Efficient algorithm for taking powers of binary numbers?

Question

Is there any efficient algorithm for taking powers of binary numbers? Or even just squaring one?

Thanks ahead of time.

Answer 1

Here's a reference that I found:

http://en.wikipedia.org/wiki/Modular_exponentiation#Right-to-left_binary_method

The most intuitive algorithm that I can think of for squaring binary numbers involves appending zeros and adding. As an example, say you want to square $101101$. To do so, note the position of each $1$ in the number (this can be done algorithmically by right-shifting and doing an AND with $1$. In our example, we have $1$'s in the 1st, 3rd, 4th, and 6th positions. So we would add

$$ 101101 + 10110100 + 101101000 + 10110100000$$

where for each addend you append the position of the corresponding $1$ minus one.

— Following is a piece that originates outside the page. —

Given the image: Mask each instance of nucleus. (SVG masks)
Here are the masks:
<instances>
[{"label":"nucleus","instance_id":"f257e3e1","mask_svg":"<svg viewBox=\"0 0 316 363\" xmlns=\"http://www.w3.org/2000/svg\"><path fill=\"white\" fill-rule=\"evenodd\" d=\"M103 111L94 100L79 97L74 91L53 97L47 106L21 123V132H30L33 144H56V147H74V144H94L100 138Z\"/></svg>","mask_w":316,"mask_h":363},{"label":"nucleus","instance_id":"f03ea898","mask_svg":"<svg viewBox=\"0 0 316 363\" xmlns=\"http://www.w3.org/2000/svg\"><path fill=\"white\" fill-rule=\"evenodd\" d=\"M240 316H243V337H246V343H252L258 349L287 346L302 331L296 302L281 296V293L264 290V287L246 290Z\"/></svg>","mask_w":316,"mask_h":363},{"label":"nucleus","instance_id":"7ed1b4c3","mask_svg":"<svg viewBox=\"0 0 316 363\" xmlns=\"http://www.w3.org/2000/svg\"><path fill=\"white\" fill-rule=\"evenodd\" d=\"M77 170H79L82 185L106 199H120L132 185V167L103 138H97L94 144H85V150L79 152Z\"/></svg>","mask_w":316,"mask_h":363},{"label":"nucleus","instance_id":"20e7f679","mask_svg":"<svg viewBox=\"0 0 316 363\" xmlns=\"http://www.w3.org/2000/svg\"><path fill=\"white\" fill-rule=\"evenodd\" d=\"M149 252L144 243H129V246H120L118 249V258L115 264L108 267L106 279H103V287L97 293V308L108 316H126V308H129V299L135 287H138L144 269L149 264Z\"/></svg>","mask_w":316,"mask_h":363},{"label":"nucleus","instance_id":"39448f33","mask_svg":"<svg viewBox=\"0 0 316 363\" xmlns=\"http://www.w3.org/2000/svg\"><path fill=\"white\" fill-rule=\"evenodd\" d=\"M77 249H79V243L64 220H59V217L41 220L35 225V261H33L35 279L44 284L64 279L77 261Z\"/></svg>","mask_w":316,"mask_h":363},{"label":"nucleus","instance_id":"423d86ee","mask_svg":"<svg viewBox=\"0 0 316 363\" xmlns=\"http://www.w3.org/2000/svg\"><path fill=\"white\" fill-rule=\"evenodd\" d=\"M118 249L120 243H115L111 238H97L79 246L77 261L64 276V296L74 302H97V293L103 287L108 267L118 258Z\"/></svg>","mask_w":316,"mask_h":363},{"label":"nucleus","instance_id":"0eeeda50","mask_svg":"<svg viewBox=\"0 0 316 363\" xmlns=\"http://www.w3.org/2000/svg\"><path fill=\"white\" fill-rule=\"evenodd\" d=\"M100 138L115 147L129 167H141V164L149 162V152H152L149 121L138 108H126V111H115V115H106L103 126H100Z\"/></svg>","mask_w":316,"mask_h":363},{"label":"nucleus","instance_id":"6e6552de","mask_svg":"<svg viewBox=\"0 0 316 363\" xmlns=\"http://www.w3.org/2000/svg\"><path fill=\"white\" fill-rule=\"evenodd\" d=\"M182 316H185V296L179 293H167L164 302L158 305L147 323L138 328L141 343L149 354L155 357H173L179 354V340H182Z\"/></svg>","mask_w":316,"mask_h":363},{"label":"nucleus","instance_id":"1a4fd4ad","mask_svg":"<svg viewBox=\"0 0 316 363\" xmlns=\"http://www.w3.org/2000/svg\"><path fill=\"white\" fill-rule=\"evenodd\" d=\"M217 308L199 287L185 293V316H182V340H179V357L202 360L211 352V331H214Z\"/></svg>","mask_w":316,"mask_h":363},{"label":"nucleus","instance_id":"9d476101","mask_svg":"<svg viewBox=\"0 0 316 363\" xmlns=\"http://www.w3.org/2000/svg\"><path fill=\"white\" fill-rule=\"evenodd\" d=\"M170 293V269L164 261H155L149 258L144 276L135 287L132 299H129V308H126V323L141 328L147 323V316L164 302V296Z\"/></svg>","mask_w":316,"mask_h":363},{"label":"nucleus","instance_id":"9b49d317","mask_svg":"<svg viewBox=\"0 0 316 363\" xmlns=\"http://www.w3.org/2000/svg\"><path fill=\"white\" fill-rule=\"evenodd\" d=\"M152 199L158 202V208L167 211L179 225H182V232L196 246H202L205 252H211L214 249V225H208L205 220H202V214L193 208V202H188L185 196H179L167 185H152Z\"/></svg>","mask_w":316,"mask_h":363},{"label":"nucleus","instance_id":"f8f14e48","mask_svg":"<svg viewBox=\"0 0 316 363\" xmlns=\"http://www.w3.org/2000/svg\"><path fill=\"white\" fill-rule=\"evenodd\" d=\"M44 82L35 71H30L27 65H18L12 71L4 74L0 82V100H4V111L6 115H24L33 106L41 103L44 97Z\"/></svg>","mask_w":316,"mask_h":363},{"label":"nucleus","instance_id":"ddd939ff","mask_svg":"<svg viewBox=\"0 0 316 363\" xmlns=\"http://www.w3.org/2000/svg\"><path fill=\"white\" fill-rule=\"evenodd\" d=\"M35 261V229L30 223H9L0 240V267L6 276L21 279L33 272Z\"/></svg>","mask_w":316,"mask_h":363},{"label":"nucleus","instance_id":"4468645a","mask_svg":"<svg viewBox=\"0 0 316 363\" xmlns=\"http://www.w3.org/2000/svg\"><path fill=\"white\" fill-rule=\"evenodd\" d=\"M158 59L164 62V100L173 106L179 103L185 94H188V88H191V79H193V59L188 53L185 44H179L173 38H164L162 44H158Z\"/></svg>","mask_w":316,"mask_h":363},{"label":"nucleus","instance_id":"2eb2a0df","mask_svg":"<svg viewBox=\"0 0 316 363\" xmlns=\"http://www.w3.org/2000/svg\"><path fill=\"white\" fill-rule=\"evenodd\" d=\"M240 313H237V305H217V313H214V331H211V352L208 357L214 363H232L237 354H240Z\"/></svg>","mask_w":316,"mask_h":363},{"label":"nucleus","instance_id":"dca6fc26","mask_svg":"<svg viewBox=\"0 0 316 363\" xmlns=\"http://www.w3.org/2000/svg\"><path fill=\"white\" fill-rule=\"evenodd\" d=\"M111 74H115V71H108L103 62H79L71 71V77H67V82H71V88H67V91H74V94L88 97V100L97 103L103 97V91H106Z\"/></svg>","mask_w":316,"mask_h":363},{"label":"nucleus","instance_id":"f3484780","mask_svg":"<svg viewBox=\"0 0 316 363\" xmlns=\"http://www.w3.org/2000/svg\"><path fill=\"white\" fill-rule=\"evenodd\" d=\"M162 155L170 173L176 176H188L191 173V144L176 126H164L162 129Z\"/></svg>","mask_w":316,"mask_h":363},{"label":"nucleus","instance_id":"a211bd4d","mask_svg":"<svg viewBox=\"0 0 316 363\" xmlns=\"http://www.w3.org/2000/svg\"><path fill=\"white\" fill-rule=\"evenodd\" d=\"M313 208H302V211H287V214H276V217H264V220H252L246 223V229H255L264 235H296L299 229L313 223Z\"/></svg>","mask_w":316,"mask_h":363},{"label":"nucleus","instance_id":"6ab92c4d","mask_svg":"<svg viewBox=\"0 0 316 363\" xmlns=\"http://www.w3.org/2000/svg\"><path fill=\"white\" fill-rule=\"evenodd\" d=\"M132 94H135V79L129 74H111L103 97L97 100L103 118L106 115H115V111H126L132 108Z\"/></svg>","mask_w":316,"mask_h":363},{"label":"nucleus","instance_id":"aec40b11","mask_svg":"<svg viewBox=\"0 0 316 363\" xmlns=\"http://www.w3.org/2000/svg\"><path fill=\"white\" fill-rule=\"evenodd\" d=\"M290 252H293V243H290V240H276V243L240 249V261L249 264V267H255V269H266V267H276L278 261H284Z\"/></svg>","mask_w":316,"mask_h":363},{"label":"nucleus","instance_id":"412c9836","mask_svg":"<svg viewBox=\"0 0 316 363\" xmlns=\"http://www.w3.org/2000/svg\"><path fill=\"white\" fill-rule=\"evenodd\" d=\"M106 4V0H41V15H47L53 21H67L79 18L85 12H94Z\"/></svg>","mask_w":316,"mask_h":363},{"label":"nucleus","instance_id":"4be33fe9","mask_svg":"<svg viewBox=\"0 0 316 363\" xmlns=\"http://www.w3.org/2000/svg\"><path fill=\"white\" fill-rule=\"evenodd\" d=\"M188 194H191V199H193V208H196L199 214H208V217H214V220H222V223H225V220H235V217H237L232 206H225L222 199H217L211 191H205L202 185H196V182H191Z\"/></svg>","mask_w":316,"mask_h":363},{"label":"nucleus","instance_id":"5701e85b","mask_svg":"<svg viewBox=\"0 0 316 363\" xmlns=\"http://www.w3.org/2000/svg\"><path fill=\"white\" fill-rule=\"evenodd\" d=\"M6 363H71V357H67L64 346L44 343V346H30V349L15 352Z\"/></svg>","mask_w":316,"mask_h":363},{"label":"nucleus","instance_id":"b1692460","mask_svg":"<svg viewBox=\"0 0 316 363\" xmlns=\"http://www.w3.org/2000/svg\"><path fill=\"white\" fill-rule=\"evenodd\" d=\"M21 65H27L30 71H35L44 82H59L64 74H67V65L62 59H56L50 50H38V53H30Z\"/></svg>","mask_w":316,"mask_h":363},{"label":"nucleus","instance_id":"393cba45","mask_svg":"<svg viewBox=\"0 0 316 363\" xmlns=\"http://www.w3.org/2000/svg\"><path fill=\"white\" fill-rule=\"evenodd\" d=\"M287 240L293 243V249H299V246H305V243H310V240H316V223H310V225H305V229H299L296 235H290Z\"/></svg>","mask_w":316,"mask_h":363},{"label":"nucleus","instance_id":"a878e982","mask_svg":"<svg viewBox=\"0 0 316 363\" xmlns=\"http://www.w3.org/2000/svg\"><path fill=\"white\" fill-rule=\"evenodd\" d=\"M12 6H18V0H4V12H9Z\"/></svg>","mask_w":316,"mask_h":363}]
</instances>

Since you have $1$'s in the 1st, 3rd, 4th, and 6th positions you would append $ 1- 1 = 0$, $3 - 1 = 2$, $4 - 1 = 3$, and $6 - 1 = 5$ zeros to each of the four addends respectively.

Answer 2

And if you want to square (or multiply) very large numbers, there is the Karatsuba algorithm:

http://en.wikipedia.org/wiki/Karatsuba_algorithm

Answer 3

Reducing exponentiation to squaring and occasional multiplication seems to be fast, see Exponentiation by Squaring. It uses $$ x^n = \begin{cases} x \, ( x^{2})^{(n - 1)/2}, & \mbox{if } n \mbox{ is odd} \\ (x^{2})^{n/2} , & \mbox{if } n \mbox{ is even}. \end{cases} $$ The squaring is done by $x^2 = x * x$.

In Henry S. Warren's "Hacker's Delight", chapter 11-3, a method called „Computing $x^n$ by Binary Decomposition of $n$“ is presented, but it seems to be the same idea at first glance (please check this). $$ x^{13} = x^{(1101)_2} = x^{8+4+1} = x^8*x^4*x = \underbrace{(\underbrace{(\underbrace{(\underbrace{1^2 * x}_1)^2}_0 * x}_1)^2)^2 * x}_1 $$ One starts with initial value $1$ and the exponent representation is read right to left and either a "square and multiply" (if $1$) or "square" step (if $0$) is taken, see example above.

The other idea that comes to mind, but depends on how large your numbers are, in this case rather be small, is using some kind of lookup table.